Colin looked. The star over the sea was still there, though the deep blue of the sky behind it was slowly changing to a dove-grey barred with pale lemon and lavender.
“It might be,” said Colin, “but I don’t think it’s fat enough. The star in the Christmas pictures is always fat, with spokes.”
“Perhaps they’ve fallen off,” suggested Colette, “if the star was new when Jesus was born it must be very nearly worn out by this time.”
“Stars,” said Colin, “don’t wear out. They are like God. Always as good as new.”
“My stocking!” squeaked Colette suddenly and trundled rapidly back to her bed.

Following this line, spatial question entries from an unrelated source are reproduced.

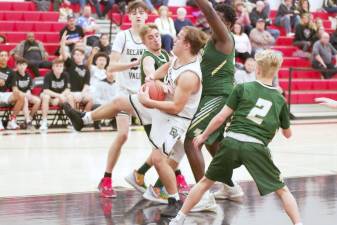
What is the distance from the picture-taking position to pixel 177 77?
656 cm

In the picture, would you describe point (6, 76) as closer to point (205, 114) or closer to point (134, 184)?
point (134, 184)

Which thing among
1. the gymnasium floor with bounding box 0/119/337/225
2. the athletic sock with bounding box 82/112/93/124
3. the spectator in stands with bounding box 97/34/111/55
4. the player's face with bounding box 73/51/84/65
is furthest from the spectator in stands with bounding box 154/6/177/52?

Following a time honoured custom in the du Frocq family they wrapped themselves in quilts and got into their parents’ bed to open their stockings, drawing the curtains to form a sultan’s tent, and sitting enthroned on the high pillows in great state. The stockings were all that could be desired. Each contained the essentials, the sugar pig, the orange, the apple, and the boiled sweets, and many delights besides, such as a doll and a miniature flat iron for Colette, a water pistol and a sailor’s whistle for Colin. They had a lovely time. They ate all the boiled sweets except a few moist globules kept for the family, and all of the pigs except the hind quarters, kept for Rachell. Colette’s pig, as Peronelle had predicted, had stuck to the doll, but it didn’t really matter, and the paint from the doll’s face that adhered to the flanks of the pig tasted quite nice. Colin filled his pistol with water and squirted at the picture of the Last Judgment, getting the angel with the trumpet full in the chest every time, and Colette, each time he hit the mark, blew the whistle. After an hour of this Sophie came up, took away the pistol and the whistle, mopped up the water and dressed them. Sophie seemed in an extremely good mood. She did not scold at all, even though the water was dripping down the Last Judgment and collecting in a pool on the floor, and she never smacked them once as she hustled them into their clothes. Her eyes were shining, her round red cheeks were redder than ever, and her stays creaked and popped like joyously tapping drums. Colette, quick to feel what others were feeling, sensed her joy.
“Have you had a sugar pig, Sophie?” she asked.
“Better than that,” said Sophie, bursting to communicate her news, if only to the children. “I’ve had the offer of a husband. Holy Virgin! On Christmas morning, too!”
“Is that all?” said Colin, disappointed.
“Walking back from Mass he popped the question, as they say in England,” said Sophie, “and there was I looking in the fairy well only last night and never saw a thing but the stars and the sky—just shows you there’s nothing in these tales.”
Colette, pleased but uncomprehending, put her arms as far round Sophie’s waist as they would reach and kissed her.
“Who popped the question?” asked Colin.
“Jacquemin Gossilin,” chattered Sophie. “It was that blue coat and skirt did it. All yesterday afternoon his eyes were on it.”
Colin politely said nothing, but he was dismayed. How are the mighty fallen! He could not believe that his friend Jacquemin Gossilin could be such an utter fool as to want to marry Sophie—he could not have seen Sophie with her hair curlers in.